**BRANO SELEZIONATO:**
----------

(Comunicato stampa)
Con centinaia di milioni di persone ancora confinate in casa per gran parte del tempo, non c’è da sorprendersi che gli acquisti online, negli ultimi dodici mesi, abbiano fatto registrare un boom senza precedenti.
Mentre l’e-commerce è stato il salvagente per molti retailer, l’enorme numero dei resi è stato uno tasto dolente che ha portato in primo piano il seguente problema: come mantenere la precisione dell’inventario con i grossi volumi di beni acquistati online e poi restituiti agli store, ai punti di raccolta o agli hub di distribuzione per essere venduti nuovamente?
Ridurre al minimo i costi finanziari e le sfide logistiche di questa “ondata e-commerce” è certamente un fattore primario per i brand di tutto il mondo, ma ci sono anche altre motivazioni da considerare, compresi i potenziali benefici per l’elemento complessivo del customer journey e l’ambiente.
Solo negli Stati Uniti, la National Retail Federation ha previsto che i consumatori abbiano restituito 101 miliardi di dollari di merce acquistata durante la stagione natalizia del 2020.
In un recente studio di Retail Economics, è stato rivelato che i consumatori britannici hanno restituito oltre il 17% degli acquisti online di abbigliamento e calzature per tutto il 2020, rispetto a un tasso di restituzione inferiore al 12% per gli acquisti in-store.
Nel complesso, questo significa che i retailer nel 2020 hanno dovuto gestire resti per circa 4,3 miliardi di sterline, tra negozi fisici e acquisti online.

----------

**DATI FORNITI:**
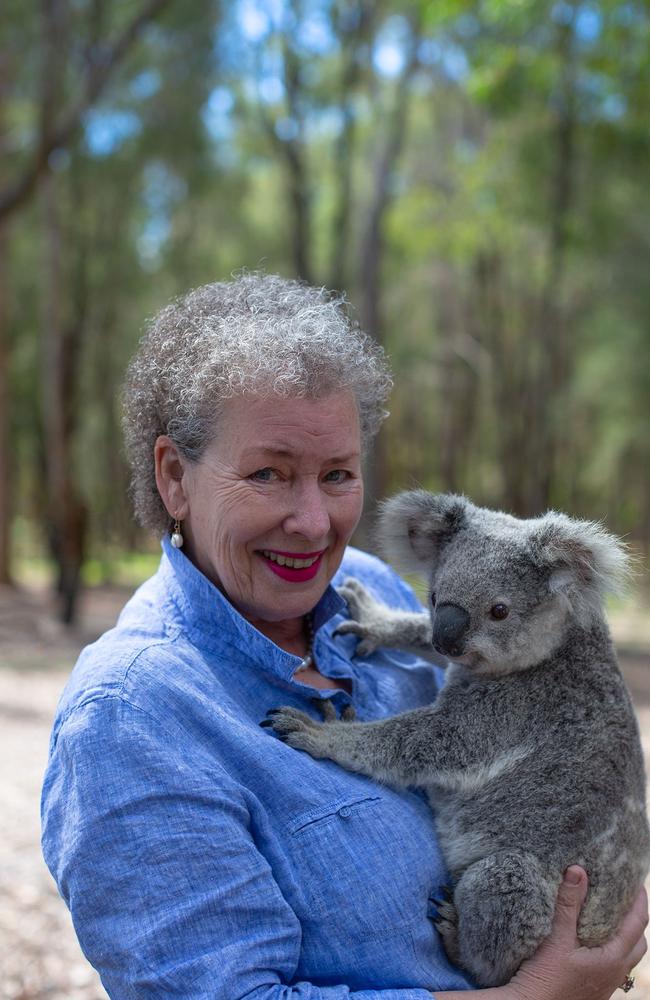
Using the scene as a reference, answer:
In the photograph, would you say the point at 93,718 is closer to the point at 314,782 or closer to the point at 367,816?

----------

**ESERCIZIO PROPOSTO:** Estrai dal brano sui resi degli acquisti online tutto il testo che va da "In un recente" fino a "e acquisti online.", estremi compresi.

**RISPOSTA ALL'ESERCIZIO:**
In un recente studio di Retail Economics, è stato rivelato che i consumatori britannici hanno restituito oltre il 17% degli acquisti online di abbigliamento e calzature per tutto il 2020, rispetto a un tasso di restituzione inferiore al 12% per gli acquisti in-store.
Nel complesso, questo significa che i retailer nel 2020 hanno dovuto gestire resti per circa 4,3 miliardi di sterline, tra negozi fisici e acquisti online.